Delights of the mind, the glinting of red
gold against your watered skin

Under the shadow of your hair, my care
is lightened by the neighbouring suns of your eyes.

Naked woman, black woman,
I sing your beauty that passes, the form
that I fix in the Eternal,

Before jealous fate turn you to ashes to
feed the roots of life.





Léopold Sédar Senghor
1906—2001
Senegalese poet, writer, and statesman Léopold Sédar Senghor was born near Dakar in the town of Joal to a Fulbe mother and a Serer trader father. He was educated at the École Nationale de la France d'Outre-Mer in Paris, where he became friends with Aimé Césaire and future French president George Pompidou. After earning his French citizenship, Senghor taught in Tours and Paris. He joined the French army during World War II and spent 18 months in a German prison camp. After serving successive terms representing Senegal in the French National Assembly, Senghor returned to his native land, where he led his nation's independence movement in 1960. He eventually became Senegal's first democratically elected president, a post which he held for the next twenty years.
 
Senghor's political and literary careers were inextricably linked. Residing part-time in France, he wrote poems of resistance in French, which engaged his Catholic spirituality even as they celebrated his Senegalese heritage. Senghor is the author of several collections of poetry, including Chants d'ombre (1945), Nocturnes (1961), and The Collected Poetry (1991, translated by Melvin Dixon). He also edited an anthology of work by African poets in French colonies, Anthologie de la Nouvelle Poésie Négre et Malagache (1945, with an introduction by Jean-Paul Sartre).
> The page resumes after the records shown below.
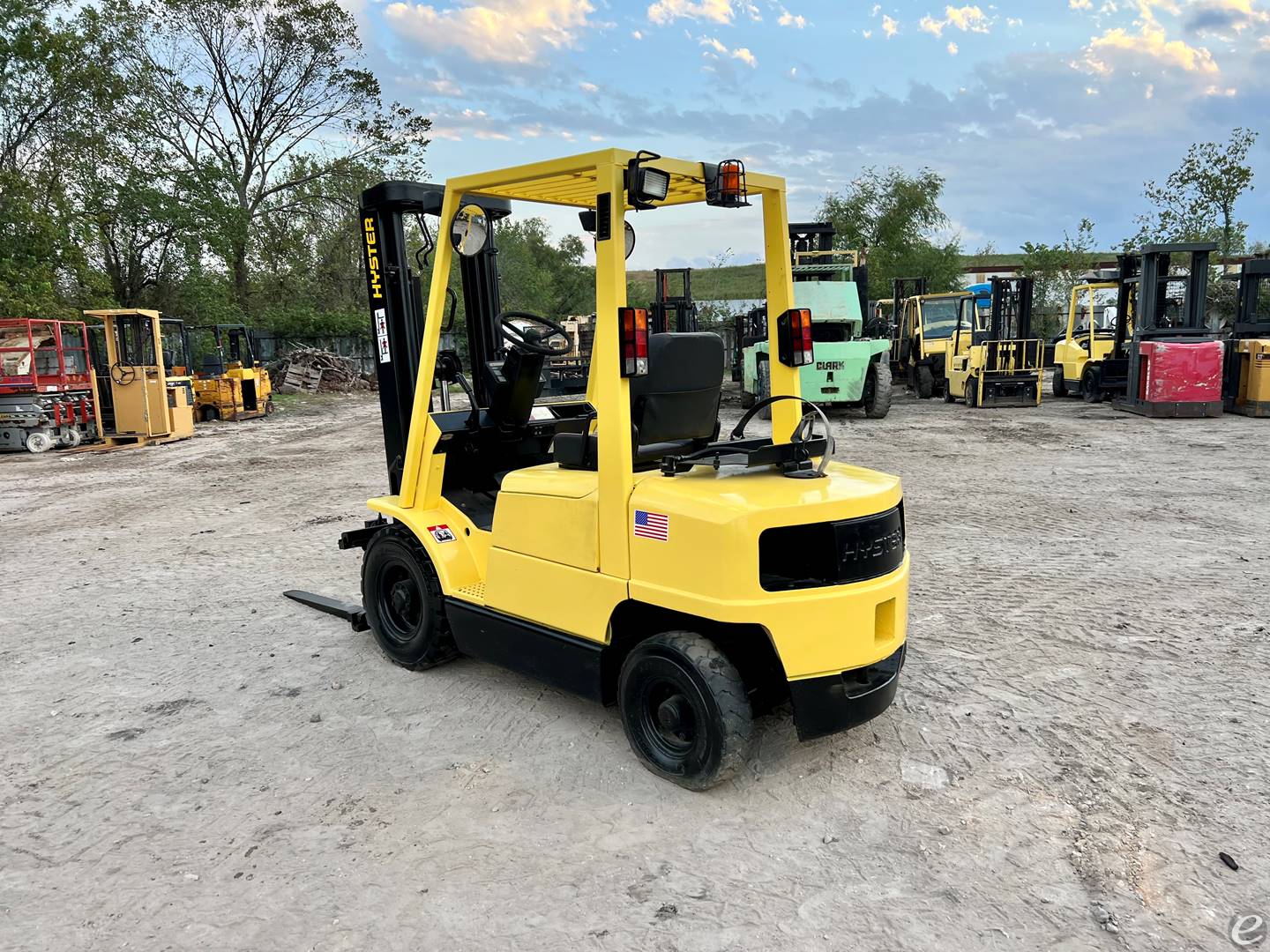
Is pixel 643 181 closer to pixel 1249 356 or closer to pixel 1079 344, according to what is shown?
pixel 1249 356

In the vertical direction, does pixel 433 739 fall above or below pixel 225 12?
below

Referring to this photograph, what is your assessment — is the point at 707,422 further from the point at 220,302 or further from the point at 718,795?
the point at 220,302

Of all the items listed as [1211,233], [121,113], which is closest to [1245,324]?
[1211,233]

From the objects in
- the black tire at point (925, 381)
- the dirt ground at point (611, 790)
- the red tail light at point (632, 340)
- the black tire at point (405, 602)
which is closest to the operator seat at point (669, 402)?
the red tail light at point (632, 340)

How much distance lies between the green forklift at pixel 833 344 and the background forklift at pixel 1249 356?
6058mm

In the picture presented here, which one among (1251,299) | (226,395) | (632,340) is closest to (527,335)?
(632,340)

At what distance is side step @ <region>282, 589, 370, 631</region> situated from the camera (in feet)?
16.8

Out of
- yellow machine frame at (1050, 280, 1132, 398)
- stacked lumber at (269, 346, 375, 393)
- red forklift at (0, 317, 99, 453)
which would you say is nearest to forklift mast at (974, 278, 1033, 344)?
yellow machine frame at (1050, 280, 1132, 398)

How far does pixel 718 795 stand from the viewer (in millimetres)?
3338

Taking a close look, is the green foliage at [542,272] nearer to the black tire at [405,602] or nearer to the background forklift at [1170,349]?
the background forklift at [1170,349]

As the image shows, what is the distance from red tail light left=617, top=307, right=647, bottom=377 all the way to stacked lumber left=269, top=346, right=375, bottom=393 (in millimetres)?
26826

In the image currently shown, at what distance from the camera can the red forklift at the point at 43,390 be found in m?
15.0

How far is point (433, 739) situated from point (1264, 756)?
3472 millimetres

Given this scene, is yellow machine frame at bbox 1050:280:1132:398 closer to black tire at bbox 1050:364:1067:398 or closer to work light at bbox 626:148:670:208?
black tire at bbox 1050:364:1067:398
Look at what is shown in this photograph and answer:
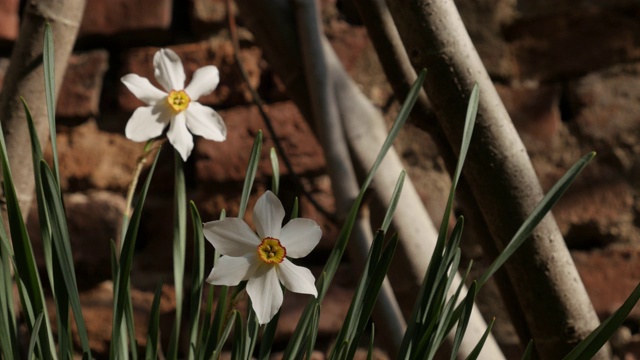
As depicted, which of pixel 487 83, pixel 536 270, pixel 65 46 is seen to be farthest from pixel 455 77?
pixel 65 46

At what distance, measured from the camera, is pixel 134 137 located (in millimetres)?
639

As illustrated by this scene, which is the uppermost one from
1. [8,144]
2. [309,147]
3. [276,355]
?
[8,144]

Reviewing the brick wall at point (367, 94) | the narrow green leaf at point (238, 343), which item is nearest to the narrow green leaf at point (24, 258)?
the narrow green leaf at point (238, 343)

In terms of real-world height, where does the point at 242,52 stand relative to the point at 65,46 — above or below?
below

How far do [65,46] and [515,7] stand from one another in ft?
2.23

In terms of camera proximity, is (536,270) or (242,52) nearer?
(536,270)

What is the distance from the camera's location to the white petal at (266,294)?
20.5 inches

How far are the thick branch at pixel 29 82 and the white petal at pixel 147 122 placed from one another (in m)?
0.11

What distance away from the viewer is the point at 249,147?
1.18m

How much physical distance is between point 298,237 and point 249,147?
66 cm

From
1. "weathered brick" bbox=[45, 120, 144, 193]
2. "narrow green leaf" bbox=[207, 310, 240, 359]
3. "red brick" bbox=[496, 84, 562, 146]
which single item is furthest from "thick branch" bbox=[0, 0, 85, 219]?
"red brick" bbox=[496, 84, 562, 146]

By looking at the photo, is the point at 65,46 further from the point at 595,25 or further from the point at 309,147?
the point at 595,25

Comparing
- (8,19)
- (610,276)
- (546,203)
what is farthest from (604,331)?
(8,19)

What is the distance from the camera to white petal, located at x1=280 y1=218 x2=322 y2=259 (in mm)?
522
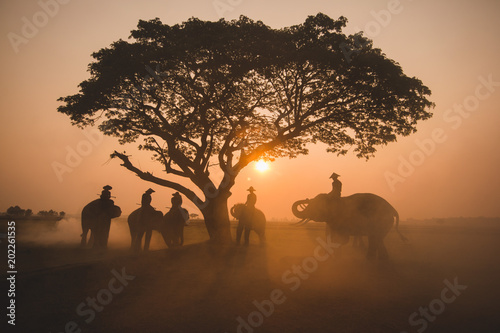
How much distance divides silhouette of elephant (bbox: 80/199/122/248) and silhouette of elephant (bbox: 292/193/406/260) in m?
10.6

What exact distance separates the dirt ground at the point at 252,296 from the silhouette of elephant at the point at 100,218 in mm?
4353

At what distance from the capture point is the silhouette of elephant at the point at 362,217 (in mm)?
12492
His nonfiction work includes numerous volumes on politics, philosophy, sociology, and linguistics.
 
Senghor co-founded, with Aimé Césaire, the Négritude movement, which promotes distinctly African cultural values and aesthetics, in opposition to the influence of French colonialism and European exploitation. He also co-founded the journal Presence Africaine with Alione Diop. Senghor, the first African invited to join the Académie Française, was awarded honorary doctorates from 37 universities, in addition to many other literary honors.
 
Senghor died at his home in France at the age of 95.